I’ve recently become a freelance copyeditor. It’s pretty neat so far, although working from home is an adjustment. My favorite half-joke of the past two weeks (since I received the good news) is to talk about how, as a freelancer, I can work anywhere. That includes my home, a local coffee shop, the public library, on a ridge in West Virginia, or Copenhagen. I really want to go to Copenhagen.

I joined the Brooklyn Public Library and found Danish: An Elementary Grammar and Reader by Elias Bredsdorff. (I really like the cover.) I’ve always been more interested in Swedish because of my love of Ingmar Bergman’s films but, in terms of destinations, I prefer Copenhagen to Stockholm.

I’ve only just started glancing through the book, but I’ve already found my favorite part: The Danske Tekster. In the subsection “The Written Language” (p. 2), Bredsdorff explains,


It is fairly easy for a British or American student to acquire a reading knowledge of Danish.

Three things are essential for that purpose: an elementary knowledge of the structure and grammar of the Danish language, a Danish–English dictionary, and a little imagination. Even without the help of the two former assets it is possible to understand many Danish words and sentences, because they have a close resemblance to English. As an illustration and a proof of this, three Danish texts are given below, with a total vocabulary of more than 150 common Danish words, of which only five are given in English translation. Using his [or her] imagination any English student should be able to understand and translate 90–100 per cent of the texts, even if they are the first Danish texts he has ever seen.

I had to read that twice, mostly because of how presumptuous the author was in claiming that any old Anglophone can translate Danish without having learned a lick of the language. I’m not offended by that though, because it plays right into what I like best about language: using it. Chances are good that I won’t learn much Danish (not pessimism, just realism), so it’s not a whole lot of fun to read about the specific parts of the language if I won’t ever have to use that knowledge. However, what you learn about a language means a lot more if you know that you’re learning it for a reason.

So, here’s the challenge: translate the following paragraph from Danish to English. It seems a ridiculous task, but I tried it and it was pretty fun. Go ahead and post what you think the text says in English and mail it to patrickpatrickswayze at gmail. I’ll post the book’s translation on Thursday.

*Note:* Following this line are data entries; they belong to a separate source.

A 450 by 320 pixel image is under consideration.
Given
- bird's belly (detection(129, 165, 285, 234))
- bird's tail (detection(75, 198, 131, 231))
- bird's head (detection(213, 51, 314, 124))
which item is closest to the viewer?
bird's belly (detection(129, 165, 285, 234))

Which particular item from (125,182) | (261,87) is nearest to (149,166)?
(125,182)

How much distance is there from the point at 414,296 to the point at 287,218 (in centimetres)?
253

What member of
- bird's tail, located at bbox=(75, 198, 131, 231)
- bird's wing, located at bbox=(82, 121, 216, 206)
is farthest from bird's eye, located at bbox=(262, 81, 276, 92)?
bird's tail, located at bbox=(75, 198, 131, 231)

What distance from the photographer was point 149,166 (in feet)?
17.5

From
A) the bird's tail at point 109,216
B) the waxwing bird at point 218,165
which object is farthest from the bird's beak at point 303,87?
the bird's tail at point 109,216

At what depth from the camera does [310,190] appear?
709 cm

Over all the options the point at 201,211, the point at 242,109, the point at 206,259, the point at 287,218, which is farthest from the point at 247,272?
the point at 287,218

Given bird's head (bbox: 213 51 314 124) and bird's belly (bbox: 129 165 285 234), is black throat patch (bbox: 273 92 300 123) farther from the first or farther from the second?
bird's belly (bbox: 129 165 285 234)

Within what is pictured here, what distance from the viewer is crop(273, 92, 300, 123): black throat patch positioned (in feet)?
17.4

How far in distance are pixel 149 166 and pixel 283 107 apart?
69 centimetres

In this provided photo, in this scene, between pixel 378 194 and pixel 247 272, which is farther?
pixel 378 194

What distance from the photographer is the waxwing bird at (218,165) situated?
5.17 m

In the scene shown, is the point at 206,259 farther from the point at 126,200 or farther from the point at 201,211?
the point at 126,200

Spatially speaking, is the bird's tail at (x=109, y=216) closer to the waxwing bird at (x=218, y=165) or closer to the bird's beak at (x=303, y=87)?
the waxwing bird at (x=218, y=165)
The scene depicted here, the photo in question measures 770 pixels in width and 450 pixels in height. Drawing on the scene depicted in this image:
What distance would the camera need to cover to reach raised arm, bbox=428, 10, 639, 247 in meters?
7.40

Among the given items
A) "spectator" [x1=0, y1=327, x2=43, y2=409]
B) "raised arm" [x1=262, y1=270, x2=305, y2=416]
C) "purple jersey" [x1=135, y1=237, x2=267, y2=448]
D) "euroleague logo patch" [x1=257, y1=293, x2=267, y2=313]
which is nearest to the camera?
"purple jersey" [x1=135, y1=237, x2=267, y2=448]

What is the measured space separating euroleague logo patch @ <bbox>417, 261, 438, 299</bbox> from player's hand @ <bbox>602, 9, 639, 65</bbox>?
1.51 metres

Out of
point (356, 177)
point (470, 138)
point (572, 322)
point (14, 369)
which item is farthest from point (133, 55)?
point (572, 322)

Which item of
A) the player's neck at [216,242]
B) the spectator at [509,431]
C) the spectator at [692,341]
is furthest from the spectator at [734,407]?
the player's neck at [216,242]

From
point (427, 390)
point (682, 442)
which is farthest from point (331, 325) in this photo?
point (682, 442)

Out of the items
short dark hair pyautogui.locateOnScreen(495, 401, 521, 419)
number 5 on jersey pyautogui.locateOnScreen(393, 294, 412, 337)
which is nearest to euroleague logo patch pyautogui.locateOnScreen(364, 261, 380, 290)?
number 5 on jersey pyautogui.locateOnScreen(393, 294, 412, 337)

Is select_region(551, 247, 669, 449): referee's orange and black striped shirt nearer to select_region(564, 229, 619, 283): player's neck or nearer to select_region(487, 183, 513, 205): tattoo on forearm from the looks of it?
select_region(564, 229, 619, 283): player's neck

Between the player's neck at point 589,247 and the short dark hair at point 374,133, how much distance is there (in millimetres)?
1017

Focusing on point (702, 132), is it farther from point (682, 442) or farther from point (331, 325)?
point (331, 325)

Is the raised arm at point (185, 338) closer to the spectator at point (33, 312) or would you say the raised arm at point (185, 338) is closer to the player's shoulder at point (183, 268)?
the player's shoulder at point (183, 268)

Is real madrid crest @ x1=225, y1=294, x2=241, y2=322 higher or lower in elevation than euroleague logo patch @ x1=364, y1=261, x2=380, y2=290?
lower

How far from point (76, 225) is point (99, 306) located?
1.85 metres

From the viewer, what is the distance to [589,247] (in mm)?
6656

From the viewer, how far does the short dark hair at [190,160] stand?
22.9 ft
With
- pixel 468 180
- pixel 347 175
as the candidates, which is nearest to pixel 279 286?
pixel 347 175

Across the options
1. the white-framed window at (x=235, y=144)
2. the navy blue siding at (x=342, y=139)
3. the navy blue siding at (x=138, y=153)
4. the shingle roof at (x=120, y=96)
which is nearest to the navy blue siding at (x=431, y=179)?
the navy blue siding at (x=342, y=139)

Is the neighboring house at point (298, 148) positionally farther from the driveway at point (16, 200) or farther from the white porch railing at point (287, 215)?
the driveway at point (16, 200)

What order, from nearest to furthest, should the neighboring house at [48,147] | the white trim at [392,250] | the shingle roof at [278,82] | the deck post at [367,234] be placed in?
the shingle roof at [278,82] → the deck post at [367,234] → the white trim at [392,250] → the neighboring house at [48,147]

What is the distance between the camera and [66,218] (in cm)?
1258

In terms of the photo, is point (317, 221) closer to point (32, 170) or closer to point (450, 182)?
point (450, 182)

It’s also worthwhile to know that the text is not especially complex, grammatically or semantically. That doesn’t make it any easier, but just keep in mind that your translation should not sound like Proust.


(1)
Nu vil vi begynde. Vi vil lære dansk. Mange danske ord er i familie med (‘med’,
with) engelske ord.

Vi er i et rum i et hus i England. her er en dør, og (‘og’, and) der er to vinduer. Vi kan se ud i en park, hvor der er mange børn. Solen skinner; det er en varm dag. Det er mandag den første september. I parken sidder en ung mand på (‘på’, on) en bænk og drømmer. På hans knæ er en åben bog. Et lille barn går i det grønne græs. Det lille barn har en ny spade i hånden; barnet vil grave et dybt hul. I et bed, hvor der er friske røde og hvide roser, går en høne og en tam ravn. En stork flyver over græsset. På græsset står en fed mand med en rød næse; han sægler iskrem. Alle børnene bil have is. Det er en varm eftersommerdag.